### GOAL OF THE EXERCISE
What lines in the material hold the string "trap"? Return every one of them.

[[ RECORDS PROVIDED open ]]

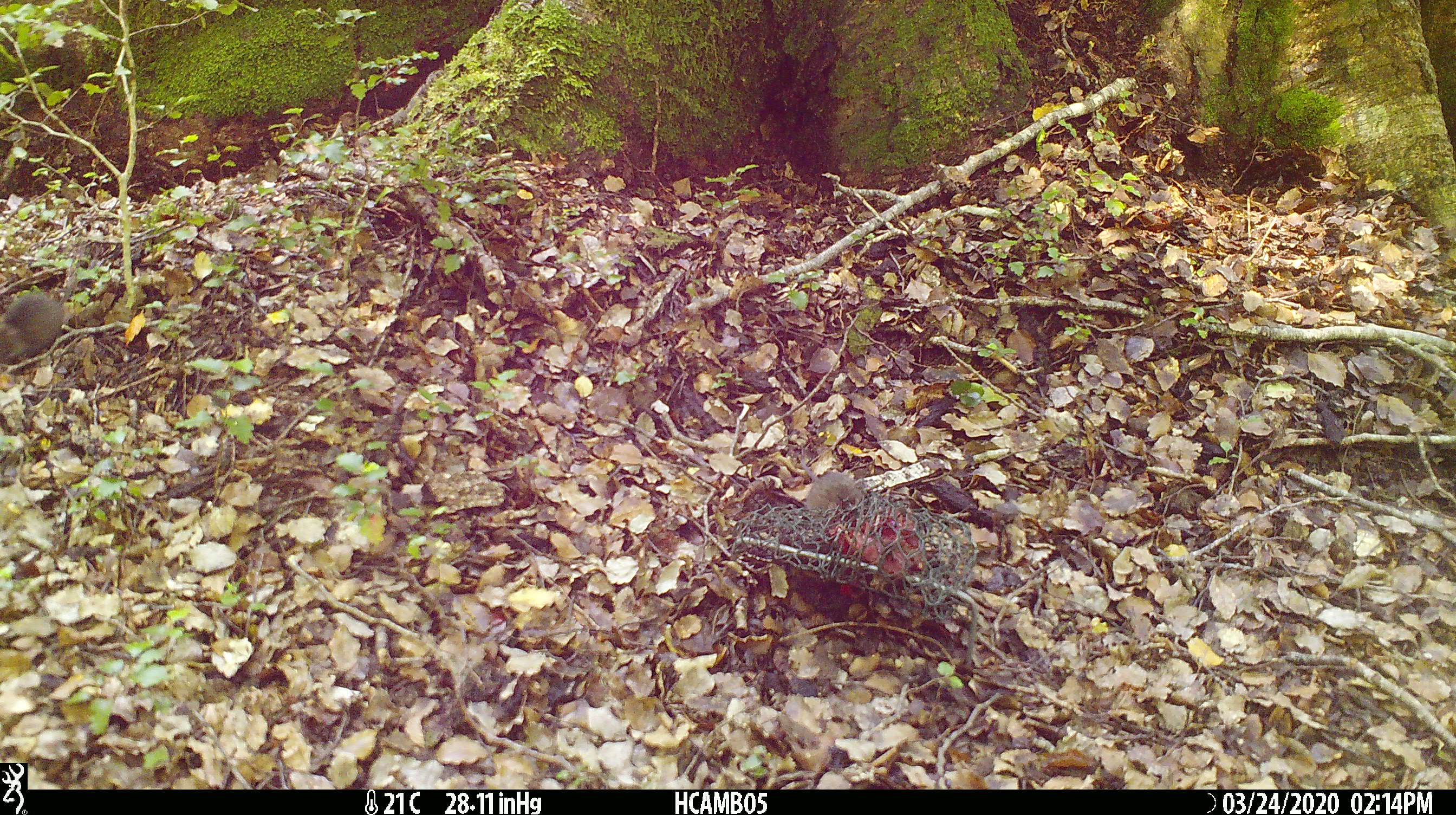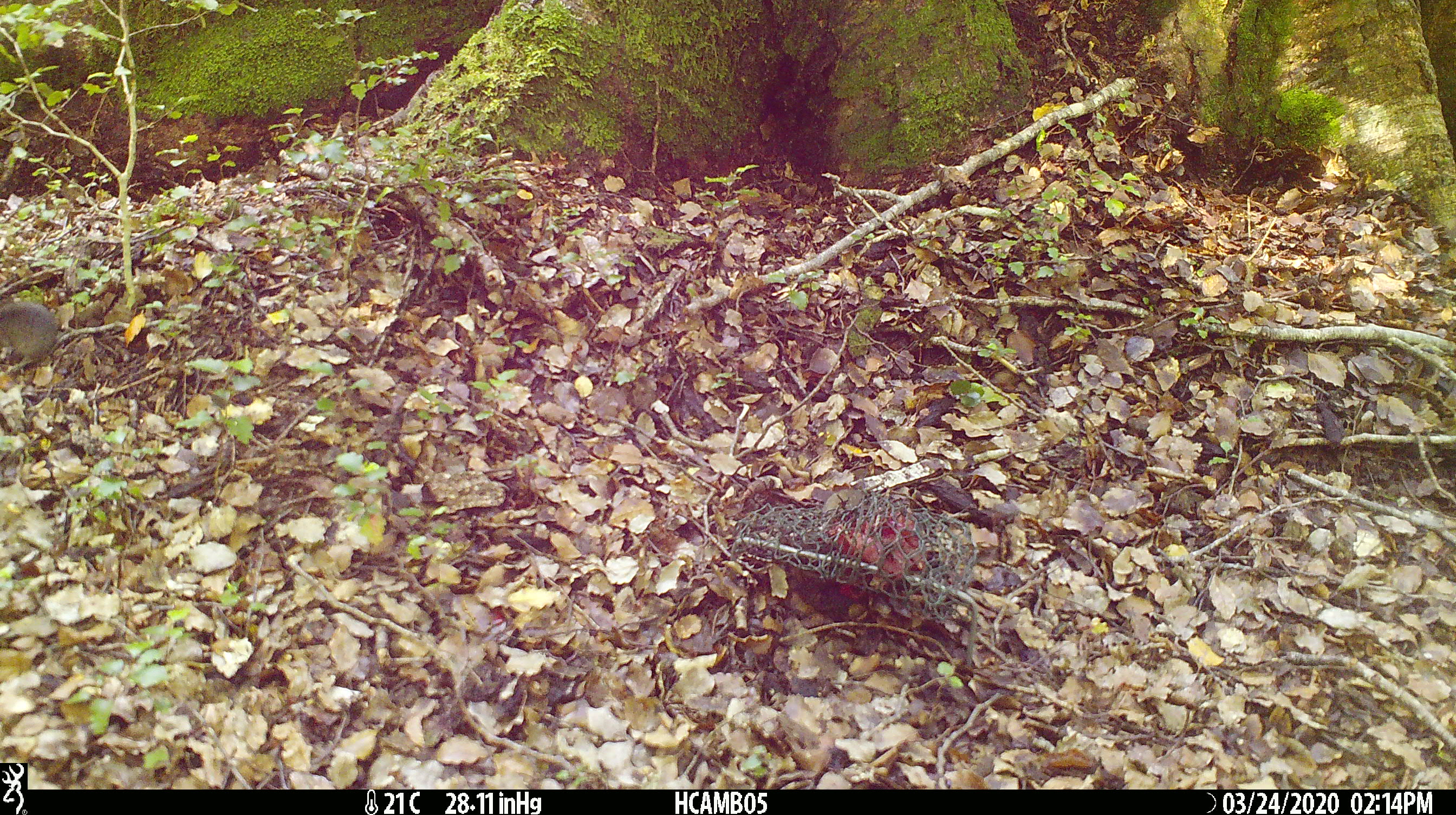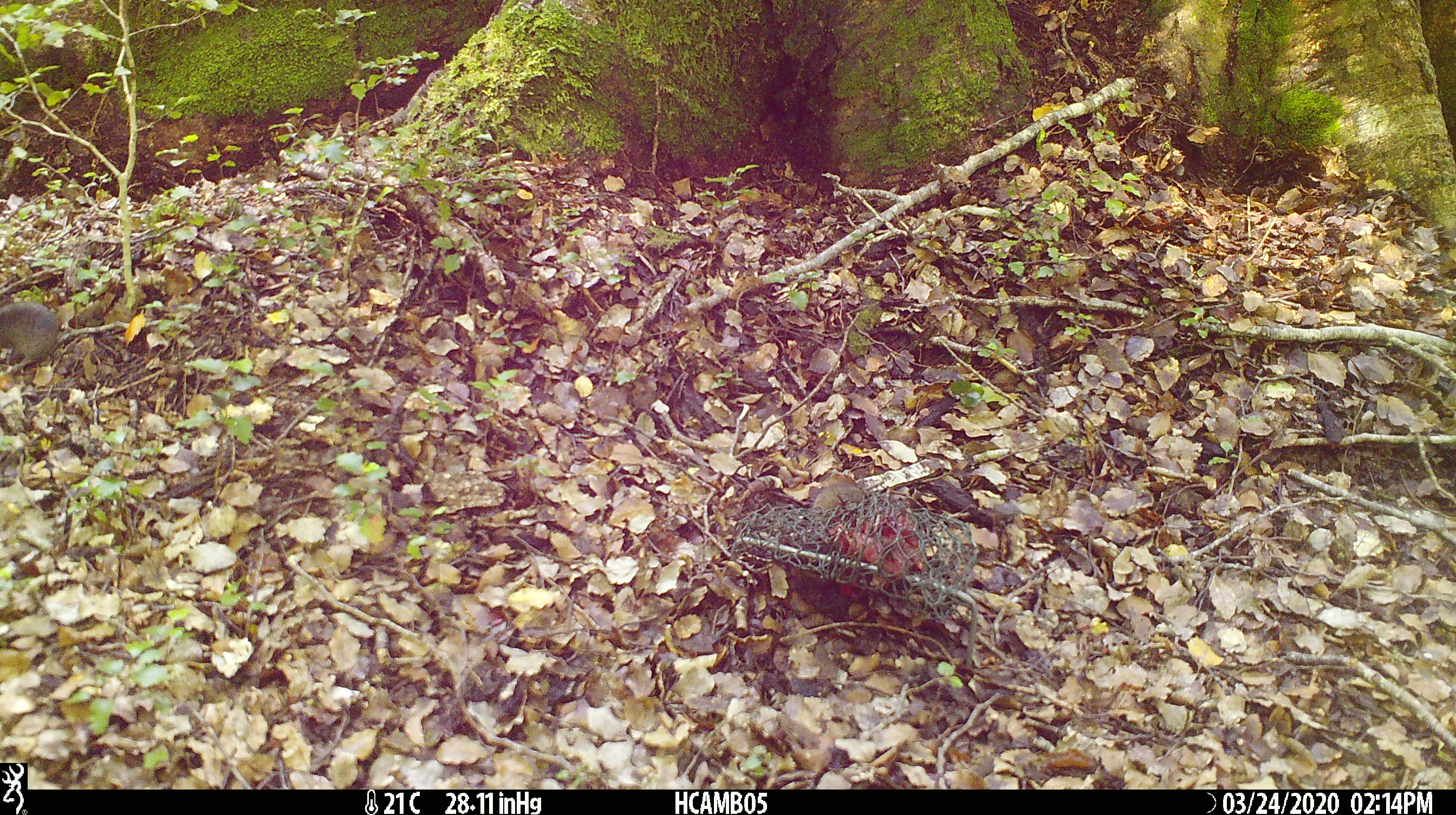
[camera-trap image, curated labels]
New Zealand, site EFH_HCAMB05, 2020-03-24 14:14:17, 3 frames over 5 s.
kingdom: Animalia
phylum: Chordata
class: Mammalia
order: Rodentia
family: Muridae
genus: Mus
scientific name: Mus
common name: mouse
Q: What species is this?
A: Mouse (Mus).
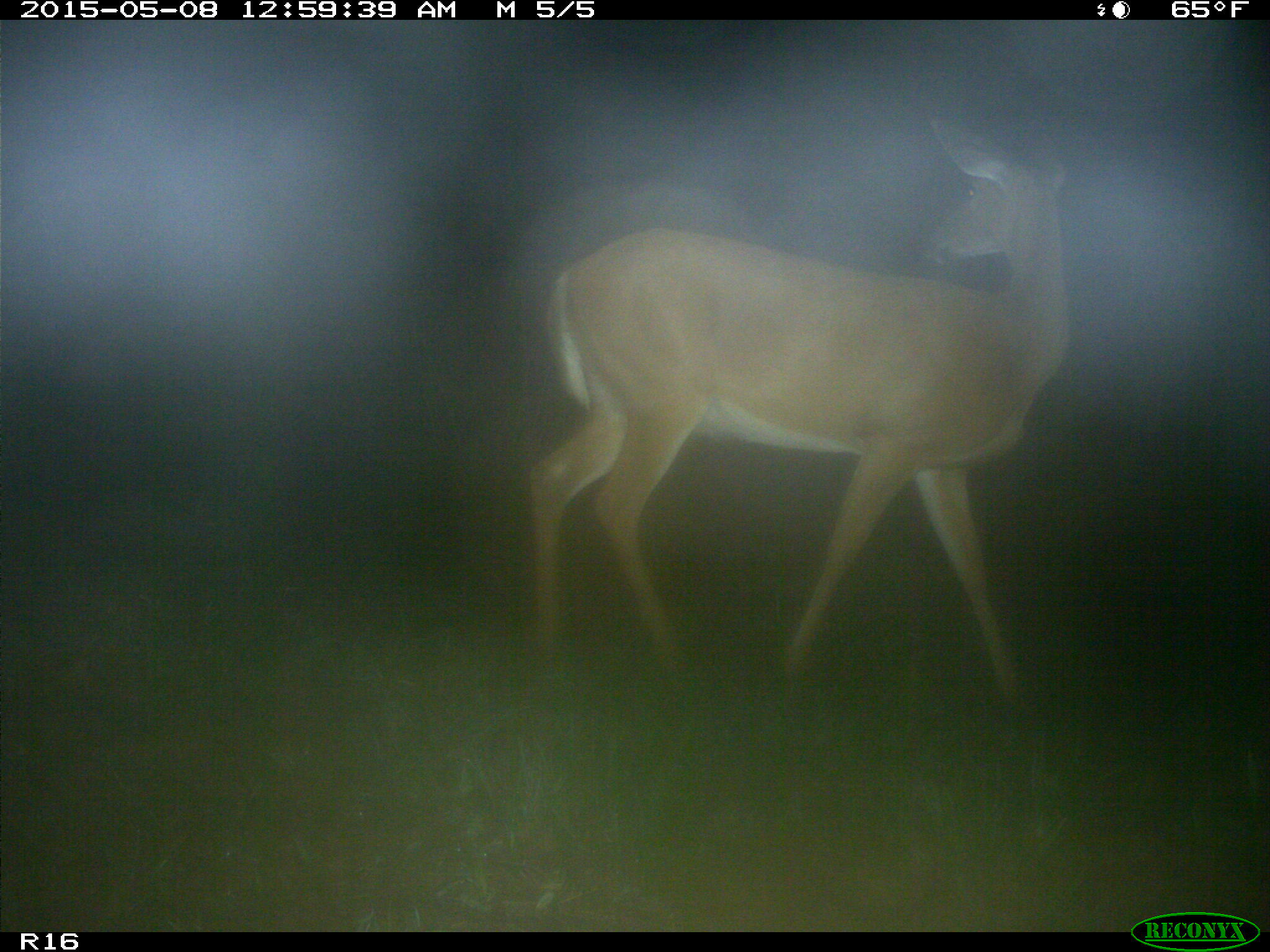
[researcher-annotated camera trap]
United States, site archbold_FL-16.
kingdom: Animalia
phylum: Chordata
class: Mammalia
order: Artiodactyla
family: Bovidae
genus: Bos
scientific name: Bos taurus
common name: domestic cow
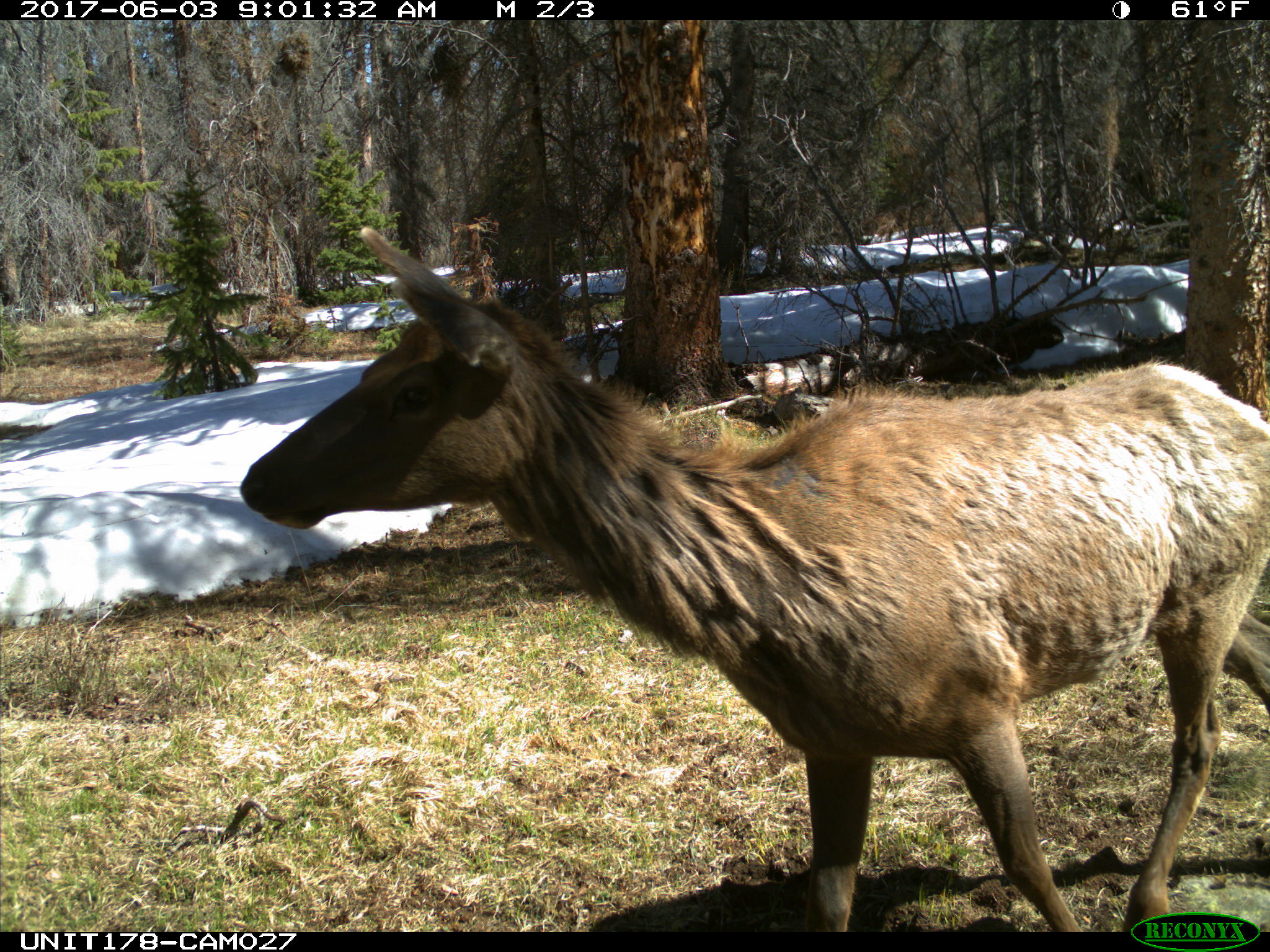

[[ RECORDS PROVIDED closed ]]

### WORKED SOLUTION
[camera-trap image, curated labels]
[researcher-annotated camera trap]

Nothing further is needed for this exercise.